*Passage*
※
= Cossack host =

Territorial subdivision or military formation of Cossacks within the Russian Empire

A Cossack host, (Note:
- Козацьке військо, /uk/
- Казачье войско, /ru/
) sometimes translated as Cossack army, was an administrative subdivision of Cossacks in the Russian Empire. Earlier the term voysko (host, in a sense as a doublet of guest) referred to Cossack organizations in their historical territories, most notable being the Zaporozhian Host of Zaporozhian Cossacks.

== Russian Empire ==
Each Cossack host consisted of a certain territory with Cossack settlements that had to provide military regiments for service in the Imperial Russian Army and for border patrol operations. Usually the hosts were named after the regions of their location. The stanitsa, or village, formed the primary unit of this organization.

In the Russian Empire (1721-1917), the Cossacks constituted twelve separate hosts, settled along the frontiers:

- the Don Cossack Host
- the Bug Cossacks
- the Kuban Cossack Host
- the Terek Cossack Host
- the Astrakhan Cossack Host
- the Ural Cossack Host
- the Orenburg Cossack Host
- the Siberian Cossacks
- the Semiryechye Cossack Host
- the Transbaikal Cossack Host
- the Amur Cossack Host
- the Ussuri Cossack Host

There was also a small number of the Cossacks in Krasnoyarsk and Irkutsk, who would form the Yenisey Cossack Host and the Irkutsk Cossack Regiment of the Ministry of the Interior in 1917.

Cossack hosts on Russian soil were disbanded in 1920, in the course of the Russian Civil War of 1917–1922 in a deliberate process of De-Cossackization to remove their autonomy.
※
*Stored entries*
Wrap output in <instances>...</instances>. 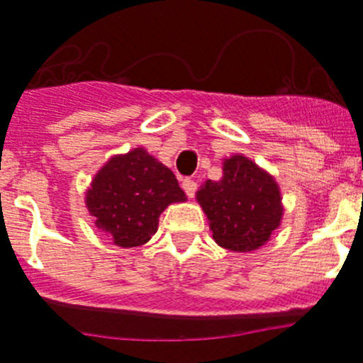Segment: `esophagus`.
<instances>
[{
	"label": "esophagus",
	"instance_id": "esophagus-1",
	"mask_svg": "<svg viewBox=\"0 0 363 363\" xmlns=\"http://www.w3.org/2000/svg\"><path fill=\"white\" fill-rule=\"evenodd\" d=\"M182 187H184V191L187 193L189 199H193L194 193H196V182H194L193 178H185L184 182H182Z\"/></svg>",
	"mask_w": 363,
	"mask_h": 363
}]
</instances>
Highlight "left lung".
<instances>
[{"mask_svg": "<svg viewBox=\"0 0 363 363\" xmlns=\"http://www.w3.org/2000/svg\"><path fill=\"white\" fill-rule=\"evenodd\" d=\"M196 202L208 217L215 242L232 252L263 247L284 217L274 176L242 154L223 160V178L200 185Z\"/></svg>", "mask_w": 363, "mask_h": 363, "instance_id": "8db88e82", "label": "left lung"}]
</instances>
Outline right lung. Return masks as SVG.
<instances>
[{
  "mask_svg": "<svg viewBox=\"0 0 363 363\" xmlns=\"http://www.w3.org/2000/svg\"><path fill=\"white\" fill-rule=\"evenodd\" d=\"M185 200L174 172L143 146L109 157L85 193L94 226L122 248L148 242L157 232L160 215L170 203Z\"/></svg>",
  "mask_w": 363,
  "mask_h": 363,
  "instance_id": "right-lung-1",
  "label": "right lung"
}]
</instances>
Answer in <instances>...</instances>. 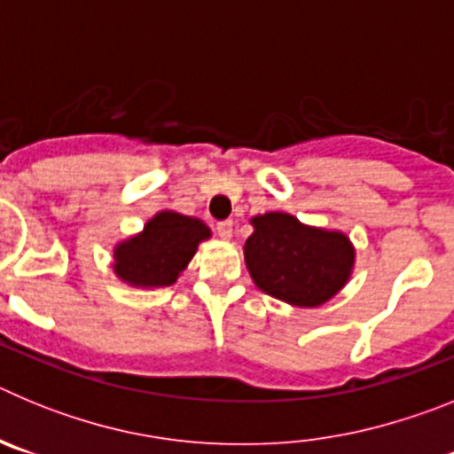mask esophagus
<instances>
[{
  "instance_id": "1",
  "label": "esophagus",
  "mask_w": 454,
  "mask_h": 454,
  "mask_svg": "<svg viewBox=\"0 0 454 454\" xmlns=\"http://www.w3.org/2000/svg\"><path fill=\"white\" fill-rule=\"evenodd\" d=\"M231 227H234V223H231V220H220V223H215V231H218L220 239H230Z\"/></svg>"
}]
</instances>
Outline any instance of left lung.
Wrapping results in <instances>:
<instances>
[{"label":"left lung","instance_id":"1","mask_svg":"<svg viewBox=\"0 0 454 454\" xmlns=\"http://www.w3.org/2000/svg\"><path fill=\"white\" fill-rule=\"evenodd\" d=\"M246 263L263 293L295 307H318L343 288L355 250L339 231L307 227L288 214L252 218Z\"/></svg>","mask_w":454,"mask_h":454}]
</instances>
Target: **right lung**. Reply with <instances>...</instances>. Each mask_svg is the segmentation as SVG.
<instances>
[{"label": "right lung", "instance_id": "1", "mask_svg": "<svg viewBox=\"0 0 454 454\" xmlns=\"http://www.w3.org/2000/svg\"><path fill=\"white\" fill-rule=\"evenodd\" d=\"M198 218L161 211L145 224L143 234L115 247V272L134 286H170L188 266L200 240L208 239Z\"/></svg>", "mask_w": 454, "mask_h": 454}]
</instances>
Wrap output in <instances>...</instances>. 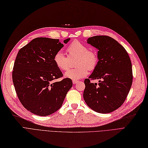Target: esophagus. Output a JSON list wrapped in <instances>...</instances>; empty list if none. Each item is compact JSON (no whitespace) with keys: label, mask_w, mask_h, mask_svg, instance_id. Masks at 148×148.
I'll use <instances>...</instances> for the list:
<instances>
[{"label":"esophagus","mask_w":148,"mask_h":148,"mask_svg":"<svg viewBox=\"0 0 148 148\" xmlns=\"http://www.w3.org/2000/svg\"><path fill=\"white\" fill-rule=\"evenodd\" d=\"M73 84H77L78 83V81L77 80H73Z\"/></svg>","instance_id":"esophagus-1"}]
</instances>
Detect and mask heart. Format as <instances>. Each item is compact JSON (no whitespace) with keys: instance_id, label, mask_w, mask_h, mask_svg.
Here are the masks:
<instances>
[{"instance_id":"obj_1","label":"heart","mask_w":148,"mask_h":148,"mask_svg":"<svg viewBox=\"0 0 148 148\" xmlns=\"http://www.w3.org/2000/svg\"><path fill=\"white\" fill-rule=\"evenodd\" d=\"M68 57L63 51L56 52L53 57L56 66L61 71H67L69 68V58L77 57L75 60V68L70 69L64 74L66 78L78 80L85 77L88 70L93 71L97 67L98 62V54L93 50H88L87 45L79 40H75L67 47Z\"/></svg>"}]
</instances>
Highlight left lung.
Segmentation results:
<instances>
[{"instance_id": "8db88e82", "label": "left lung", "mask_w": 148, "mask_h": 148, "mask_svg": "<svg viewBox=\"0 0 148 148\" xmlns=\"http://www.w3.org/2000/svg\"><path fill=\"white\" fill-rule=\"evenodd\" d=\"M87 43L98 50L99 61L84 80V99L95 111L111 112L122 106L130 90L133 74L130 57L124 47L111 37L93 36ZM95 79L99 80L98 84L90 82Z\"/></svg>"}]
</instances>
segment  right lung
Returning <instances> with one entry per match:
<instances>
[{
  "mask_svg": "<svg viewBox=\"0 0 148 148\" xmlns=\"http://www.w3.org/2000/svg\"><path fill=\"white\" fill-rule=\"evenodd\" d=\"M63 46L59 39L37 37L17 54L12 72L14 87L23 106L36 115L46 116L58 110L73 86L68 78L54 82L63 77L53 57Z\"/></svg>",
  "mask_w": 148,
  "mask_h": 148,
  "instance_id": "add662e5",
  "label": "right lung"
}]
</instances>
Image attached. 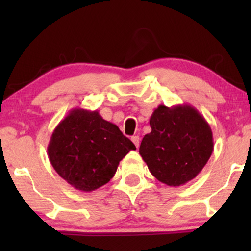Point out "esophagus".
I'll use <instances>...</instances> for the list:
<instances>
[{
	"instance_id": "34e87169",
	"label": "esophagus",
	"mask_w": 251,
	"mask_h": 251,
	"mask_svg": "<svg viewBox=\"0 0 251 251\" xmlns=\"http://www.w3.org/2000/svg\"><path fill=\"white\" fill-rule=\"evenodd\" d=\"M131 140H132V143L135 144V146L137 147V149H138L139 147V136H132Z\"/></svg>"
}]
</instances>
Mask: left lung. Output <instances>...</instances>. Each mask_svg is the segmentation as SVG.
Masks as SVG:
<instances>
[{"mask_svg":"<svg viewBox=\"0 0 251 251\" xmlns=\"http://www.w3.org/2000/svg\"><path fill=\"white\" fill-rule=\"evenodd\" d=\"M152 131L139 154L157 180L180 186L198 176L210 159L214 138L209 123L193 106L160 105L151 115Z\"/></svg>","mask_w":251,"mask_h":251,"instance_id":"1","label":"left lung"}]
</instances>
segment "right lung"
I'll list each match as a JSON object with an SVG mask.
<instances>
[{"label":"right lung","instance_id":"add662e5","mask_svg":"<svg viewBox=\"0 0 251 251\" xmlns=\"http://www.w3.org/2000/svg\"><path fill=\"white\" fill-rule=\"evenodd\" d=\"M136 146L98 111L73 108L58 123L48 145L57 174L75 190L91 192L107 184L120 161Z\"/></svg>","mask_w":251,"mask_h":251}]
</instances>
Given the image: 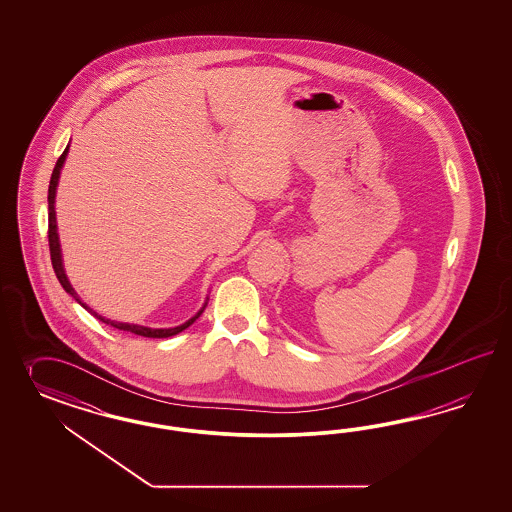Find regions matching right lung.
<instances>
[{
  "mask_svg": "<svg viewBox=\"0 0 512 512\" xmlns=\"http://www.w3.org/2000/svg\"><path fill=\"white\" fill-rule=\"evenodd\" d=\"M67 152H69V144H67V148L63 150V154L60 155V159H58V163H56V167H54V171H52V176H50V186H48V246H50V259H52V266H54L56 278L60 279V283H62L65 293H69V295L73 296L82 308H86V310L92 313L93 317H97L99 321H103V323H107V325L114 326V328H118V330L133 332V334H137V336H144V338H171V336L180 334L182 330H186L187 326L193 325V323L201 317V313L204 311V308H206V304H204L201 310L197 311L189 321H186L184 325L174 326V328H148V326L129 325V323H120V321H110V319H105L103 315H99L97 311H93L90 306H86V304L78 298L77 291L73 289V285L69 283V279L65 276V270H63L62 248H60L58 225H56V210H54V202H56V187H58L60 171H62L63 163H65Z\"/></svg>",
  "mask_w": 512,
  "mask_h": 512,
  "instance_id": "obj_1",
  "label": "right lung"
}]
</instances>
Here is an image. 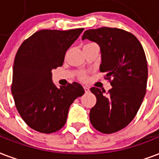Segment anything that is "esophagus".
<instances>
[{
    "label": "esophagus",
    "mask_w": 159,
    "mask_h": 159,
    "mask_svg": "<svg viewBox=\"0 0 159 159\" xmlns=\"http://www.w3.org/2000/svg\"><path fill=\"white\" fill-rule=\"evenodd\" d=\"M84 89L85 93H89V87H87V86H84Z\"/></svg>",
    "instance_id": "obj_1"
}]
</instances>
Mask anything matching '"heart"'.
<instances>
[{"label": "heart", "instance_id": "b5f03b06", "mask_svg": "<svg viewBox=\"0 0 159 159\" xmlns=\"http://www.w3.org/2000/svg\"><path fill=\"white\" fill-rule=\"evenodd\" d=\"M82 78H83V79H84V78H85V76H82Z\"/></svg>", "mask_w": 159, "mask_h": 159}]
</instances>
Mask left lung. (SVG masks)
Returning a JSON list of instances; mask_svg holds the SVG:
<instances>
[{
    "mask_svg": "<svg viewBox=\"0 0 159 159\" xmlns=\"http://www.w3.org/2000/svg\"><path fill=\"white\" fill-rule=\"evenodd\" d=\"M97 43L100 47L99 70L106 73L111 89L92 87L96 104L90 109L93 127L103 134L123 129L132 121L146 93L148 64L144 50L137 38L124 30L110 27L85 30L82 40Z\"/></svg>",
    "mask_w": 159,
    "mask_h": 159,
    "instance_id": "1",
    "label": "left lung"
}]
</instances>
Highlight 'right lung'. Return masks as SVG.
<instances>
[{
    "mask_svg": "<svg viewBox=\"0 0 159 159\" xmlns=\"http://www.w3.org/2000/svg\"><path fill=\"white\" fill-rule=\"evenodd\" d=\"M83 30H41L25 40L17 51L11 93L20 115L34 130L43 134L60 130L71 104L84 93L76 82L58 88L51 73L62 66L66 51Z\"/></svg>",
    "mask_w": 159,
    "mask_h": 159,
    "instance_id": "obj_1",
    "label": "right lung"
}]
</instances>
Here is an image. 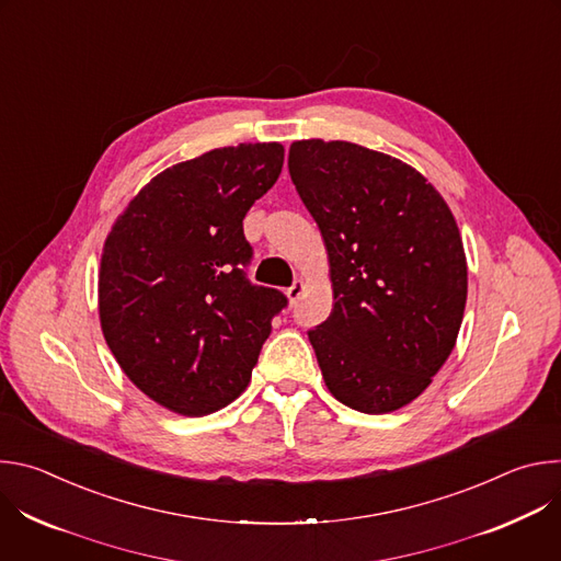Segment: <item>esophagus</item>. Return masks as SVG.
<instances>
[{"mask_svg": "<svg viewBox=\"0 0 561 561\" xmlns=\"http://www.w3.org/2000/svg\"><path fill=\"white\" fill-rule=\"evenodd\" d=\"M301 293H304V282H293V286H288L286 288V297L290 299V304H295L299 297H301Z\"/></svg>", "mask_w": 561, "mask_h": 561, "instance_id": "1", "label": "esophagus"}]
</instances>
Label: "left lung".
I'll return each mask as SVG.
<instances>
[{
  "instance_id": "left-lung-1",
  "label": "left lung",
  "mask_w": 561,
  "mask_h": 561,
  "mask_svg": "<svg viewBox=\"0 0 561 561\" xmlns=\"http://www.w3.org/2000/svg\"><path fill=\"white\" fill-rule=\"evenodd\" d=\"M288 173L331 262L335 306L308 331L329 390L368 415L411 404L463 317L468 271L450 208L415 169L351 141H293Z\"/></svg>"
}]
</instances>
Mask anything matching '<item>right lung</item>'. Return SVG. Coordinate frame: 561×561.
<instances>
[{"label":"right lung","instance_id":"right-lung-1","mask_svg":"<svg viewBox=\"0 0 561 561\" xmlns=\"http://www.w3.org/2000/svg\"><path fill=\"white\" fill-rule=\"evenodd\" d=\"M284 146L215 148L167 169L115 221L100 268L108 348L152 402L199 417L251 381L288 297L247 277L244 217L279 178Z\"/></svg>","mask_w":561,"mask_h":561}]
</instances>
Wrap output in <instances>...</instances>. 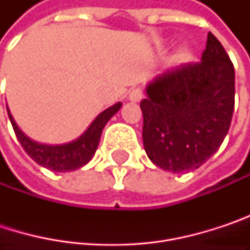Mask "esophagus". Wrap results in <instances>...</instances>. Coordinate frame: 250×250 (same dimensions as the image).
Masks as SVG:
<instances>
[{
  "label": "esophagus",
  "instance_id": "obj_1",
  "mask_svg": "<svg viewBox=\"0 0 250 250\" xmlns=\"http://www.w3.org/2000/svg\"><path fill=\"white\" fill-rule=\"evenodd\" d=\"M142 98H143V91H142L140 88H133V89L128 92V100H130V101L139 103Z\"/></svg>",
  "mask_w": 250,
  "mask_h": 250
}]
</instances>
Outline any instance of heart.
Listing matches in <instances>:
<instances>
[{
	"label": "heart",
	"mask_w": 250,
	"mask_h": 250,
	"mask_svg": "<svg viewBox=\"0 0 250 250\" xmlns=\"http://www.w3.org/2000/svg\"><path fill=\"white\" fill-rule=\"evenodd\" d=\"M191 58H192V52H191L188 47H182V49L178 50V53L175 55V62L179 63V65H182V63L189 62Z\"/></svg>",
	"instance_id": "obj_1"
}]
</instances>
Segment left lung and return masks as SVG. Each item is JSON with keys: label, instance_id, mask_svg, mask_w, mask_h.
Returning <instances> with one entry per match:
<instances>
[{"label": "left lung", "instance_id": "8db88e82", "mask_svg": "<svg viewBox=\"0 0 250 250\" xmlns=\"http://www.w3.org/2000/svg\"><path fill=\"white\" fill-rule=\"evenodd\" d=\"M142 100L143 145L169 172H187L210 159L229 131L234 110V68L208 33L201 61L155 78Z\"/></svg>", "mask_w": 250, "mask_h": 250}]
</instances>
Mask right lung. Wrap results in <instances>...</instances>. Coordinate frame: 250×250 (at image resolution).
<instances>
[{
    "label": "right lung",
    "instance_id": "add662e5",
    "mask_svg": "<svg viewBox=\"0 0 250 250\" xmlns=\"http://www.w3.org/2000/svg\"><path fill=\"white\" fill-rule=\"evenodd\" d=\"M120 107H122V103H117L113 107L104 110L91 123V125L86 128V131L81 137H78L71 143L58 145V146H49V145L33 142L19 128L14 119L11 117L10 111H8V117H10V122L13 125L19 142L21 143L25 153L34 162L55 172H68V171H75L91 161V158L94 156L97 150L104 125L120 110Z\"/></svg>",
    "mask_w": 250,
    "mask_h": 250
}]
</instances>
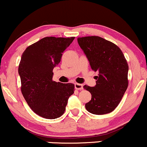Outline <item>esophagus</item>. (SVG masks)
I'll return each mask as SVG.
<instances>
[{"instance_id":"obj_1","label":"esophagus","mask_w":147,"mask_h":147,"mask_svg":"<svg viewBox=\"0 0 147 147\" xmlns=\"http://www.w3.org/2000/svg\"><path fill=\"white\" fill-rule=\"evenodd\" d=\"M75 88L77 90H82L83 89V85L78 83H75Z\"/></svg>"}]
</instances>
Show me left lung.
Returning <instances> with one entry per match:
<instances>
[{"label":"left lung","mask_w":147,"mask_h":147,"mask_svg":"<svg viewBox=\"0 0 147 147\" xmlns=\"http://www.w3.org/2000/svg\"><path fill=\"white\" fill-rule=\"evenodd\" d=\"M78 43L92 69L99 72L95 86H84L91 94V100L85 108L94 115L110 113L117 108L127 88V62L117 45L102 37H78Z\"/></svg>","instance_id":"1"}]
</instances>
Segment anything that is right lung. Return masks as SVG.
<instances>
[{"label": "right lung", "mask_w": 147, "mask_h": 147, "mask_svg": "<svg viewBox=\"0 0 147 147\" xmlns=\"http://www.w3.org/2000/svg\"><path fill=\"white\" fill-rule=\"evenodd\" d=\"M74 38L44 37L28 46L22 55L18 67L22 93L32 111L45 119L62 116L74 93V84L52 80L53 69Z\"/></svg>", "instance_id": "right-lung-1"}]
</instances>
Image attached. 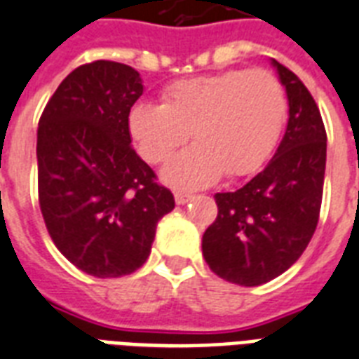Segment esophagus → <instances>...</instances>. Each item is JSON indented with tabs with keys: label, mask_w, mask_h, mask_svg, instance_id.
Wrapping results in <instances>:
<instances>
[{
	"label": "esophagus",
	"mask_w": 359,
	"mask_h": 359,
	"mask_svg": "<svg viewBox=\"0 0 359 359\" xmlns=\"http://www.w3.org/2000/svg\"><path fill=\"white\" fill-rule=\"evenodd\" d=\"M191 199H194V196H191V194H186V191H177V194H175V203H177V205H186V203H190Z\"/></svg>",
	"instance_id": "obj_1"
}]
</instances>
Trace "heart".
<instances>
[{"instance_id": "b5f03b06", "label": "heart", "mask_w": 359, "mask_h": 359, "mask_svg": "<svg viewBox=\"0 0 359 359\" xmlns=\"http://www.w3.org/2000/svg\"><path fill=\"white\" fill-rule=\"evenodd\" d=\"M287 93L268 70H225L171 83L163 104L140 102L128 128L141 156L162 163L194 135L197 145L162 171L179 190H196L225 173L244 177L270 156L287 119Z\"/></svg>"}]
</instances>
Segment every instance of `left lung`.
Segmentation results:
<instances>
[{"instance_id": "8db88e82", "label": "left lung", "mask_w": 359, "mask_h": 359, "mask_svg": "<svg viewBox=\"0 0 359 359\" xmlns=\"http://www.w3.org/2000/svg\"><path fill=\"white\" fill-rule=\"evenodd\" d=\"M289 100L283 140L266 168L236 191L216 194L218 216L203 257L225 281L257 287L289 270L317 229L326 169V130L311 93L272 59Z\"/></svg>"}]
</instances>
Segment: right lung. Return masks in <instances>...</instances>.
<instances>
[{"label": "right lung", "mask_w": 359, "mask_h": 359, "mask_svg": "<svg viewBox=\"0 0 359 359\" xmlns=\"http://www.w3.org/2000/svg\"><path fill=\"white\" fill-rule=\"evenodd\" d=\"M140 72L115 61L72 70L36 130L39 203L57 250L81 272L121 278L143 266L173 194L132 149Z\"/></svg>", "instance_id": "1"}]
</instances>
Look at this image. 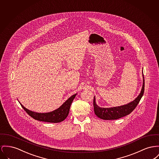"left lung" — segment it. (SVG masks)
<instances>
[{"mask_svg": "<svg viewBox=\"0 0 159 159\" xmlns=\"http://www.w3.org/2000/svg\"><path fill=\"white\" fill-rule=\"evenodd\" d=\"M143 73V71H142ZM145 80L143 74V85L139 95L133 102L125 105L109 108L99 107L95 102V98H93V109L95 114L100 118L104 120H117L130 114L139 103L144 93Z\"/></svg>", "mask_w": 159, "mask_h": 159, "instance_id": "8db88e82", "label": "left lung"}]
</instances>
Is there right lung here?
Instances as JSON below:
<instances>
[{"mask_svg":"<svg viewBox=\"0 0 159 159\" xmlns=\"http://www.w3.org/2000/svg\"><path fill=\"white\" fill-rule=\"evenodd\" d=\"M76 95L77 93L70 97L66 102H65V103H63V104L61 106H60L58 109L52 112L47 113H38L31 111L25 107L20 102L19 103H20L21 107L30 116L34 119L39 121L57 123L63 121L67 117L70 112V108L71 103L73 102Z\"/></svg>","mask_w":159,"mask_h":159,"instance_id":"right-lung-1","label":"right lung"}]
</instances>
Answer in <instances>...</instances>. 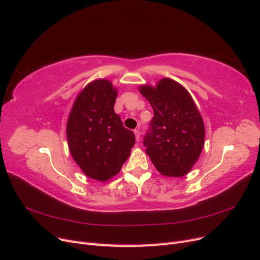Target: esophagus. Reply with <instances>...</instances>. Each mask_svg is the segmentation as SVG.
I'll return each mask as SVG.
<instances>
[{"instance_id": "obj_1", "label": "esophagus", "mask_w": 260, "mask_h": 260, "mask_svg": "<svg viewBox=\"0 0 260 260\" xmlns=\"http://www.w3.org/2000/svg\"><path fill=\"white\" fill-rule=\"evenodd\" d=\"M134 133H135V137H136V141L138 142L140 140V132L138 129H135L134 131Z\"/></svg>"}]
</instances>
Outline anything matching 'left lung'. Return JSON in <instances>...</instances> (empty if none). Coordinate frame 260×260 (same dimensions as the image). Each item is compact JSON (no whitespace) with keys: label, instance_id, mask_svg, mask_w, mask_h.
<instances>
[{"label":"left lung","instance_id":"8db88e82","mask_svg":"<svg viewBox=\"0 0 260 260\" xmlns=\"http://www.w3.org/2000/svg\"><path fill=\"white\" fill-rule=\"evenodd\" d=\"M139 93L154 112L144 140L147 154L161 175L182 177L199 160L205 140L204 121L193 98L169 78L155 86L140 85Z\"/></svg>","mask_w":260,"mask_h":260}]
</instances>
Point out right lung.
<instances>
[{"mask_svg": "<svg viewBox=\"0 0 260 260\" xmlns=\"http://www.w3.org/2000/svg\"><path fill=\"white\" fill-rule=\"evenodd\" d=\"M118 88L97 79L75 98L67 121V139L73 160L87 177L111 179L121 171L135 144V134L125 128L114 112Z\"/></svg>", "mask_w": 260, "mask_h": 260, "instance_id": "1", "label": "right lung"}]
</instances>
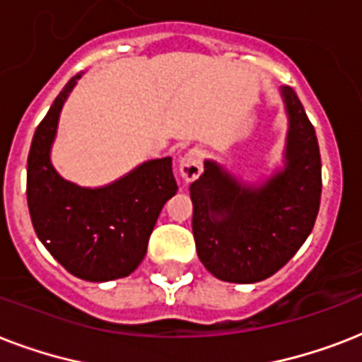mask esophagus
I'll return each instance as SVG.
<instances>
[{"label": "esophagus", "mask_w": 362, "mask_h": 362, "mask_svg": "<svg viewBox=\"0 0 362 362\" xmlns=\"http://www.w3.org/2000/svg\"><path fill=\"white\" fill-rule=\"evenodd\" d=\"M178 170H180V176L186 182L197 180L199 176H201V173H203V152H201L199 148L187 150V152L180 158Z\"/></svg>", "instance_id": "34e87169"}]
</instances>
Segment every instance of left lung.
<instances>
[{
  "label": "left lung",
  "mask_w": 362,
  "mask_h": 362,
  "mask_svg": "<svg viewBox=\"0 0 362 362\" xmlns=\"http://www.w3.org/2000/svg\"><path fill=\"white\" fill-rule=\"evenodd\" d=\"M281 98L289 116L284 170L255 187L206 159L204 173L189 186L197 255L223 281L269 278L314 229L321 199L317 136L293 88H281Z\"/></svg>",
  "instance_id": "left-lung-1"
}]
</instances>
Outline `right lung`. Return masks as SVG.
I'll return each mask as SVG.
<instances>
[{"mask_svg": "<svg viewBox=\"0 0 362 362\" xmlns=\"http://www.w3.org/2000/svg\"><path fill=\"white\" fill-rule=\"evenodd\" d=\"M75 75L37 125L28 156V209L39 240L76 278L109 281L129 276L146 255L163 204L176 193L173 158L152 159L105 187L64 180L50 163L62 107Z\"/></svg>", "mask_w": 362, "mask_h": 362, "instance_id": "right-lung-1", "label": "right lung"}]
</instances>
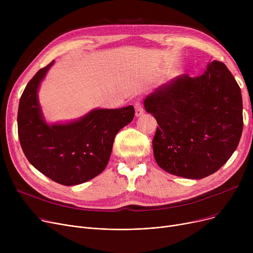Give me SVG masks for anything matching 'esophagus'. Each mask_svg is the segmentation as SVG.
Instances as JSON below:
<instances>
[{"label":"esophagus","mask_w":253,"mask_h":253,"mask_svg":"<svg viewBox=\"0 0 253 253\" xmlns=\"http://www.w3.org/2000/svg\"><path fill=\"white\" fill-rule=\"evenodd\" d=\"M143 114V108L140 102L135 103V116L140 117Z\"/></svg>","instance_id":"34e87169"}]
</instances>
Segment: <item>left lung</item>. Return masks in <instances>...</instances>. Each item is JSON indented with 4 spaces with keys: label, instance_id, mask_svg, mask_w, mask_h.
Masks as SVG:
<instances>
[{
    "label": "left lung",
    "instance_id": "left-lung-1",
    "mask_svg": "<svg viewBox=\"0 0 253 253\" xmlns=\"http://www.w3.org/2000/svg\"><path fill=\"white\" fill-rule=\"evenodd\" d=\"M143 104L159 125L153 139L155 160L170 174L204 178L229 160L240 141L241 89L220 61L209 62L201 76L172 80Z\"/></svg>",
    "mask_w": 253,
    "mask_h": 253
}]
</instances>
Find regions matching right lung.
<instances>
[{"mask_svg": "<svg viewBox=\"0 0 253 253\" xmlns=\"http://www.w3.org/2000/svg\"><path fill=\"white\" fill-rule=\"evenodd\" d=\"M54 60L40 70L26 85L19 101L17 125L22 151L41 173L63 185L94 178L110 160L116 134L134 118L132 105L95 109L76 121L46 123L38 90Z\"/></svg>", "mask_w": 253, "mask_h": 253, "instance_id": "obj_1", "label": "right lung"}]
</instances>
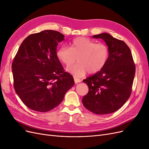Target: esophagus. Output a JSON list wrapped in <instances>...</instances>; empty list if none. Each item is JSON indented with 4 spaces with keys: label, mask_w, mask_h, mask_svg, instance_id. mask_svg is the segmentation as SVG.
I'll use <instances>...</instances> for the list:
<instances>
[{
    "label": "esophagus",
    "mask_w": 149,
    "mask_h": 149,
    "mask_svg": "<svg viewBox=\"0 0 149 149\" xmlns=\"http://www.w3.org/2000/svg\"><path fill=\"white\" fill-rule=\"evenodd\" d=\"M74 79L75 83H80L81 81V79H79L78 78H74Z\"/></svg>",
    "instance_id": "34e87169"
}]
</instances>
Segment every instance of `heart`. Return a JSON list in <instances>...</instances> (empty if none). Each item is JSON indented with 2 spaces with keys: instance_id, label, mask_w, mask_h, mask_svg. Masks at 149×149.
Listing matches in <instances>:
<instances>
[{
  "instance_id": "b5f03b06",
  "label": "heart",
  "mask_w": 149,
  "mask_h": 149,
  "mask_svg": "<svg viewBox=\"0 0 149 149\" xmlns=\"http://www.w3.org/2000/svg\"><path fill=\"white\" fill-rule=\"evenodd\" d=\"M109 56V49L107 45L96 43L85 37L74 39L70 47L61 46L57 49L56 56L66 66L74 63L76 58L78 63L68 67L66 70L75 77H82L88 71L94 74L105 66Z\"/></svg>"
}]
</instances>
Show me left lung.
※
*Task requirements*
a - Answer these questions from the text on Cossack hosts, one line each:
(i) What formed the primary unit of a Cossack host's organization?
(ii) In what year were Cossack hosts on Russian soil disbanded?
(iii) What two formations would the Cossacks in Krasnoyarsk and Irkutsk form in 1917?
b - Reproduce the text on Cossack hosts from "There was also" to "remove their autonomy.".

*Expected responses*
a -
(i) The stanitsa, or village.
(ii) 1920.
(iii) The Yenisey Cossack Host and the Irkutsk Cossack Regiment of the Ministry of the Interior.

b -
There was also a small number of the Cossacks in Krasnoyarsk and Irkutsk, who would form the Yenisey Cossack Host and the Irkutsk Cossack Regiment of the Ministry of the Interior in 1917.

Cossack hosts on Russian soil were disbanded in 1920, in the course of the Russian Civil War of 1917–1922 in a deliberate process of De-Cossackization to remove their autonomy.